Exercise goal:
Quote each line in the entries below that contains the string "eruption". Case matters.

Data supplied:
▬▬▬▬▬▬▬▬▬▬

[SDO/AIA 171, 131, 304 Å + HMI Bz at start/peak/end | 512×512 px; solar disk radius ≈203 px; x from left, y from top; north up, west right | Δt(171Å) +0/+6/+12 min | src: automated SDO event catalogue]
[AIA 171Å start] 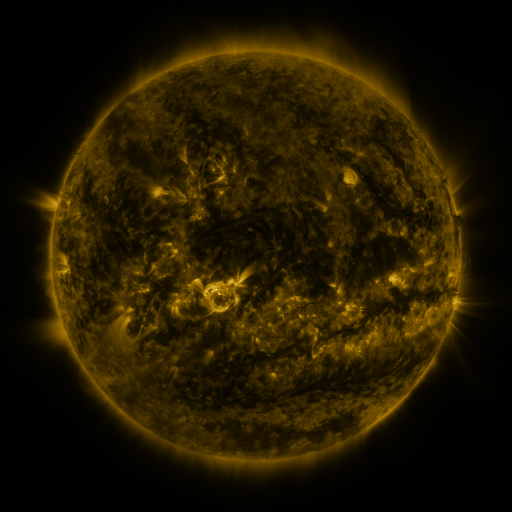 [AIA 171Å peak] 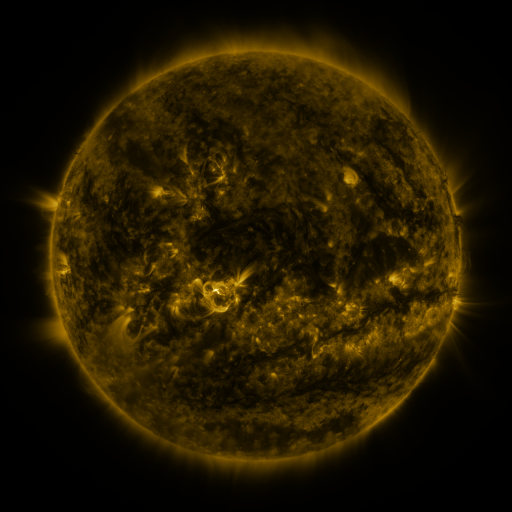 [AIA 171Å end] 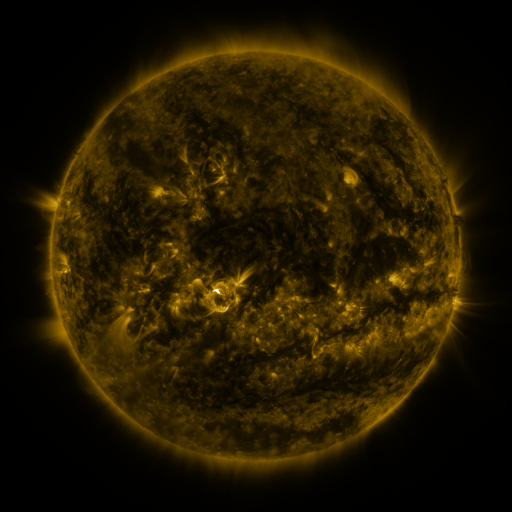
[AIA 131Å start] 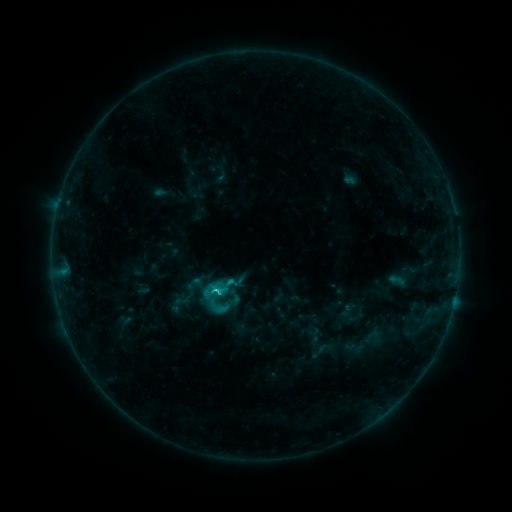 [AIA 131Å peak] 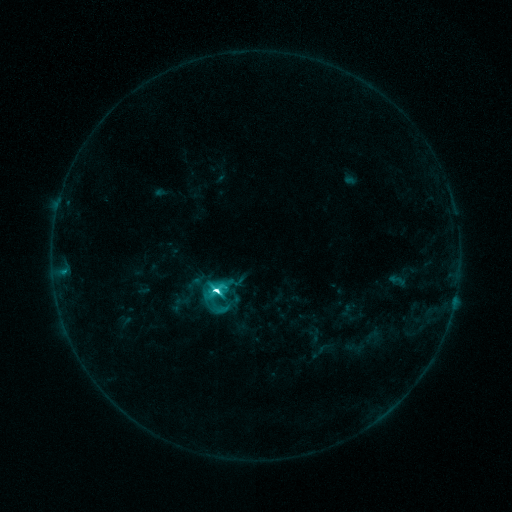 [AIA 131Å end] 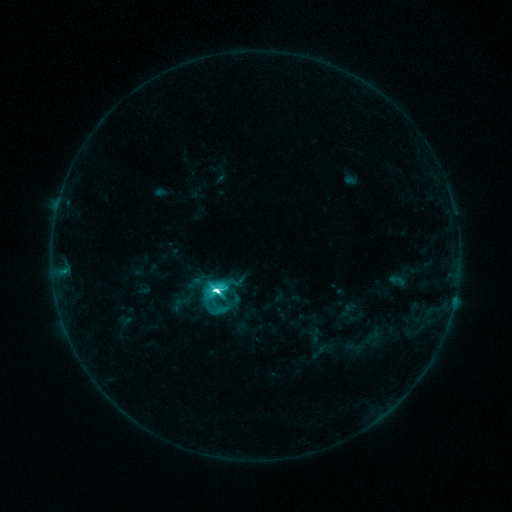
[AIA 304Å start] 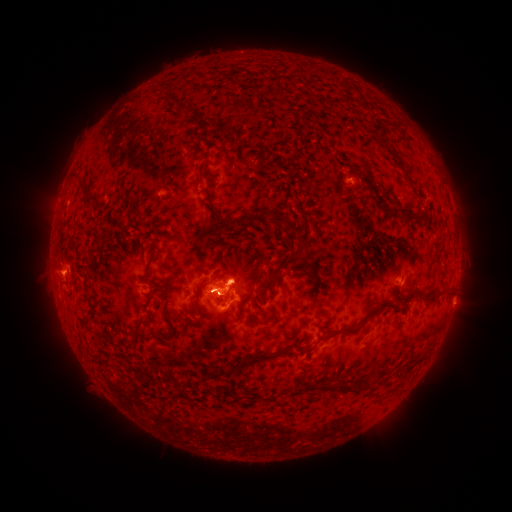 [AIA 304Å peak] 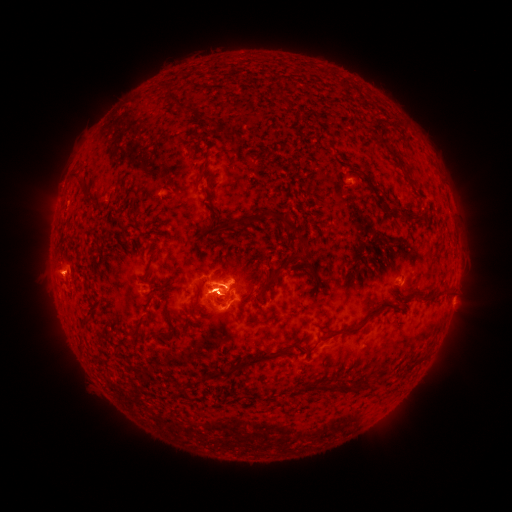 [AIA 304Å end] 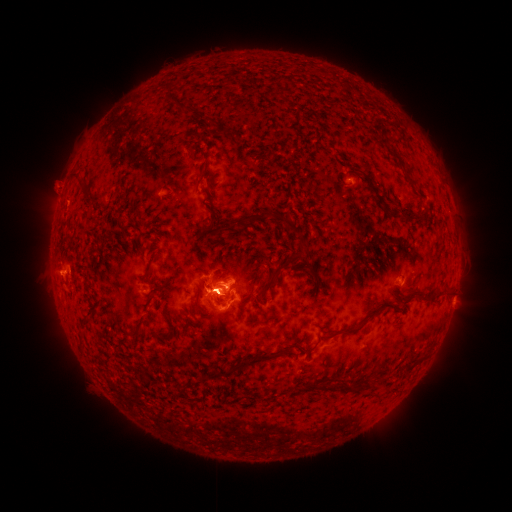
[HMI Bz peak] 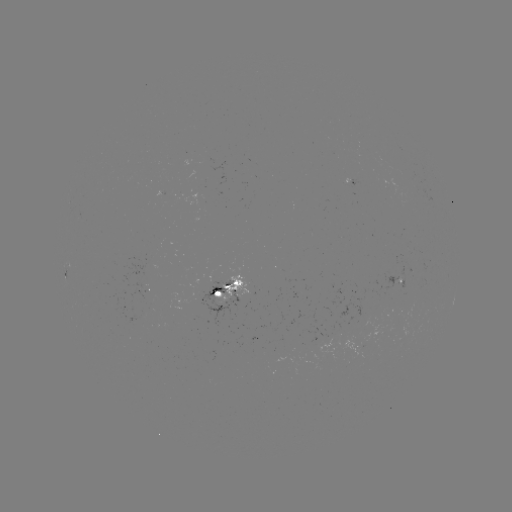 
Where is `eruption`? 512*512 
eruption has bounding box [195, 252, 239, 289].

▬▬▬▬▬▬▬▬▬▬

Result of this task:
Where is `eruption`? 512*512 
eruption has bounding box [195, 252, 239, 289].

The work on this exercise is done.